The art of students who attended Alberni Indian Residential School during 1959 and 1960 will be reunited with the artists that created them through ceremony during an event on March 30 at Alberni Athletic Hall.
As part of the display of this art, a feast is being organized by a committee of Nuu-chah-nulth residential school survivors and their family members. All Alberni Indian Residential School survivors and their families are invited and welcome to attend.
The feast will provide an opportunity for survivors, families and their communities to come together to honor the power of children’s voices through art.
The children’s paintings were saved by an artist who taught weekly classes at AIRS to select students. Robert Aller was not a regular staff member, but was hired to run a painting class with 47 students enrolled. Aller asked each child to allow him to keep one of their paintings. He collected 49 paintings in all. The artist died in 2008 and his family donated the children’s art to the University of Victoria.
At present, there is little known about the status of children’s art from residential schools in Canada. The art from AIRS is rare as not much of the students’ work survived the schools run across the country.

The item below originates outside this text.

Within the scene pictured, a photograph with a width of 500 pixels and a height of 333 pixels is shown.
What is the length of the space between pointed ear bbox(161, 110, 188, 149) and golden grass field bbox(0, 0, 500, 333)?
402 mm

An exhibition of the children’s paintings was held in Victoria last year as part of the regional event held by the Truth and Reconciliation Commission. See story: http://www.hashilthsa.com/gallery/art-work-children-alberni-indian-residential-school
Survivors from AIRS, Wally Samuel, Jack and Deb Cook and Jeff Cook, who himself has a painting within the exhibit, joined together in an effort to reconnect residential school survivors with the art they created, in the hope that the history of the pieces can be recorded. They also hope to learn more about the survivors’ memories of the art class and the teacher.
“The overarching goal of the university’s work on this collection has been to reunite former students, their families, and communities with this collection of their art and to explore how the creative marks made by children might play a role in reconciliation and healing today,” reads a press release.
A display of contemporary Nuu-chah-nulth children’s artwork will also be part of the event. Comment books for written statements and feedback will be placed near the art so those in attendance can share knowledge about the work, or the thoughts and feelings the art provokes. All of the material will become part of the documentation of the legacy of the feast.
Gifts of the reproduced artworks will be given to the survivors and their families.
A commemorative publication will be produced by Dr. Andrea Walsh in partnership with the Elders in Residence at the University of Victoria.